Local control company sees increase in their numbers
By Kyle LoJacono
Nio Sanchez has seen an increase in calls about Africanized honeybee hives across Pasco and Hillsborough counties during the last several months.
He works AIM Termite and Pest Control Specialists in Wesley Chapel and said he does not remember their numbers being so high in past years. Sanchez says the Africanized bees are very aggressive and that he has received more calls recently about them.
The bees, sometimes called killer bees because of that aggressive behavior, first appeared in Florida in 2002, according to Jerry Hayes, chief of the apiary section of the Florida Department of Agriculture. They came from ships from Central and South America or Mexico through ports like the Port of Tampa.
“African bees were brought to Brazil in 1957 because the European honeybees that are used to pollinate most of the crops in this country didn’t do well in that tropical environment,” Hayes said. “What happened is the environmental blunder of the century. Some of the queen Africanized bees got out and they spread across all of South and Central America.”
When the African bees cross breed with European bees they became Africanized. It is virtually impossible to tell by sight if a bee is European or Africanized.
James Ellis, assistant professors at the University of Florida’s department of entomology, said if a European nest is disturbed, generally 10 bees repel the intruder. More than 1,000 Africanized ones will respond to the same attack.
“The Africanized bees are actually smaller and have the same type of venom as the European ones,” Ellis said. “They are a problem because they attack in huge numbers and don’t stop.”
Ellis said they are especially a problem because vibrations caused by things like tractors, lawnmowers and power equipment agitate them.
“Once a bee stings something, they release a scent that causes the others to attack,” Ellis said. “The best thing you can do is run and get inside a building because they will chase you.”
Ellis said someone being stung should cover their head and airways because the bees will try and get into the nose and down their throat to continue stinging. Diving in water does not work because the bees will wait until the person comes up for air.
Hayes said the best thing to do to prevent hives from forming in their neighborhood is remove anything that could become their home.
“Holes in sheds or other buildings should be sealed up,” Hayes said. “The Africanized bees will make a home out of any little bit of protection, so removing anything they can turn into a hive is important.”
Hayes said any hive should be reported to a pest control company for eradication.
Hayes added only one person has been killed by the Africanized bees in Florida, which happened two years ago in Kissimmee. Several dogs and small farm animals have also been killed along with a 900-pound horse in Hendry County that had four pounds of bees found in its stomach. The Africanized bees flew into the horse’s stomach to sting it.
“I sometimes have people ask why we should get rid of them and I tell them it’s a public safety issue,” Hayes said. “There aren’t any benefits of having the Africanized bees because our 275,000 colonies of European bees controlled by beekeepers can pollinate all of our crops.”
Hayes said Florida crops that rely on bees for pollination include strawberries, blueberries, avocadoes and watermelons to name a few.

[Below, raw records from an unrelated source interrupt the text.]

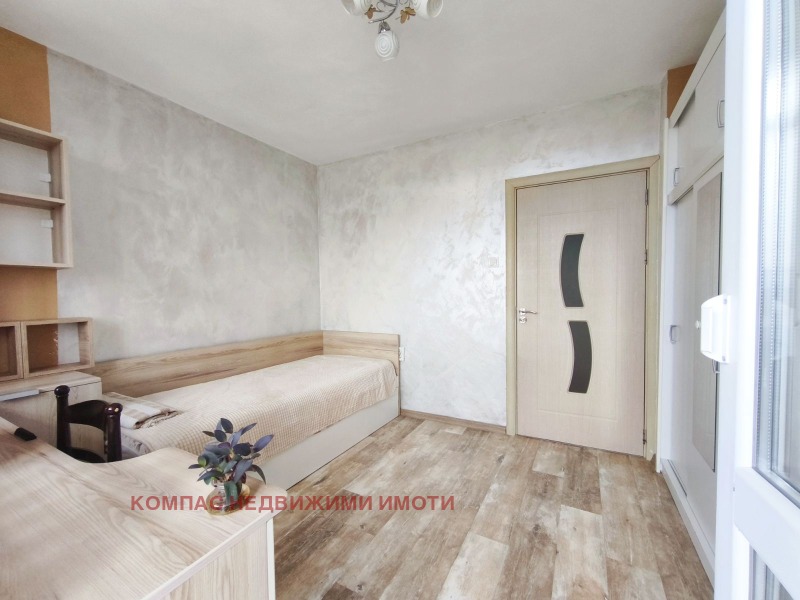 Na sprzedaż  2 sypialnie Warna , Grand Mol , 70 mkw | 75395092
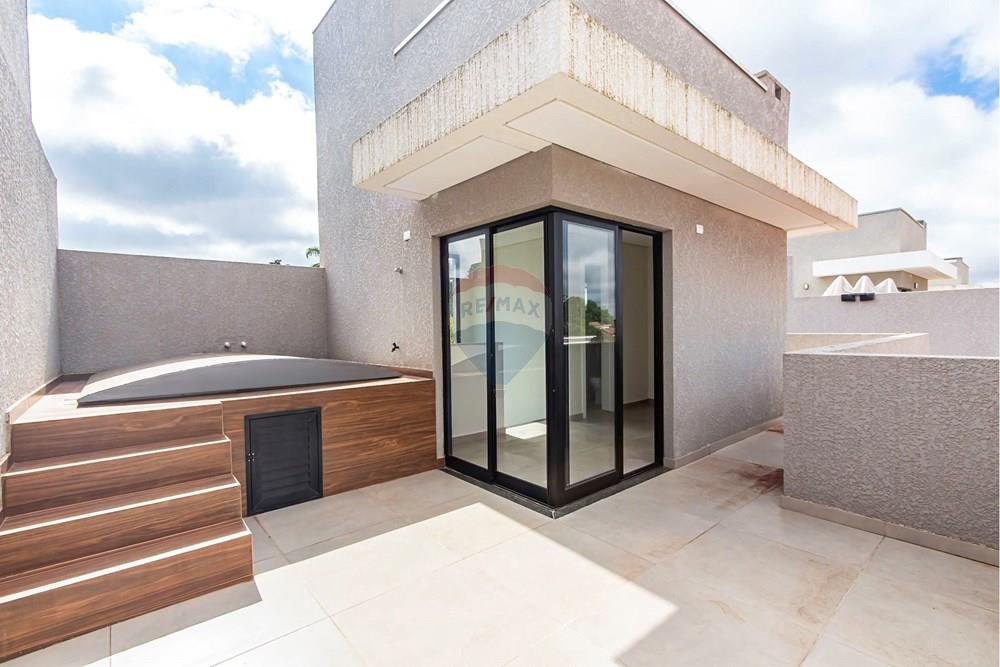 Sobrado - Venda - Curitiba , Paraná - sheep - IMG_0197_1.jpg - 560321160-11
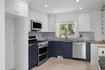 Photo 3 for 1254 W Wasatch Ave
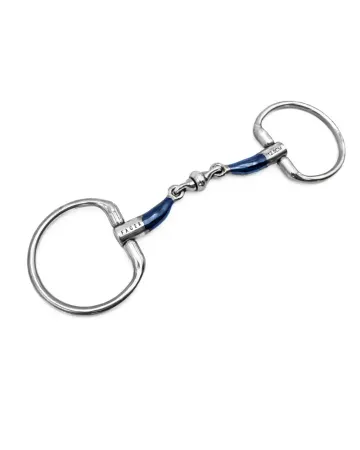 ALBIN SWEET IRON FAST RING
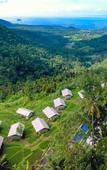 Туры в отель Kaura Bali Туры в отель Kaura Bali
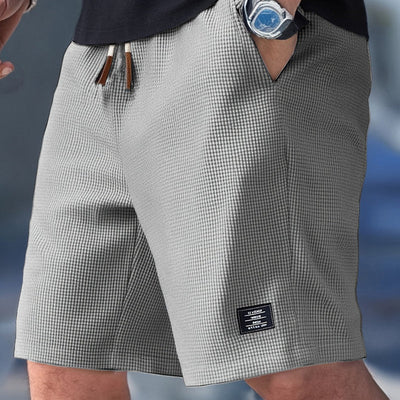 Novin™ | Premium Zomershorts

In the early period of the spreading, the Africanized bees’ new range increased by 200-300 miles a year. Hayes said they first reached Texas in 1990. They have since colonized all the Southwestern United States along with Florida.
Hayes said Africanized bees reproduce much faster than European bees. Because of that, Africanized bees form new colonies, or swarm, about 15-16 times a year to a European group’s one to two.
“The Africanized bees come from a place with no winter, so instead of producing a lot of honey they make more bees,” Hayes said.
The spread of the Africanized variety happened right around the time European bees started to die out in the wild because a parasitic mite, the varroa mite, was introduced to North America. The mites affect Africanized bees as well, but Hayes said they have a defensive mechanism to reduce its spread. Instead of breaking off and forming two colonies, when a group is infected, only the clean bees get the signal to swarm.
“The wild population of European honeybees are basically all gone in this country,” Hayes said. “The Africanized bees moved into the void left after the mites wiped out the wild European bees. Any ones left were forced out by the Africanized bees. The only ones left are those of beekeepers.”
Hayes emphasized the point that all bees are not bad and without beekeepers, Florida’s many crops would not grow. He said people should encourage and welcome beekeepers because their European bees do much more good than harm.
– Tammy Sue Struble contributed to this story.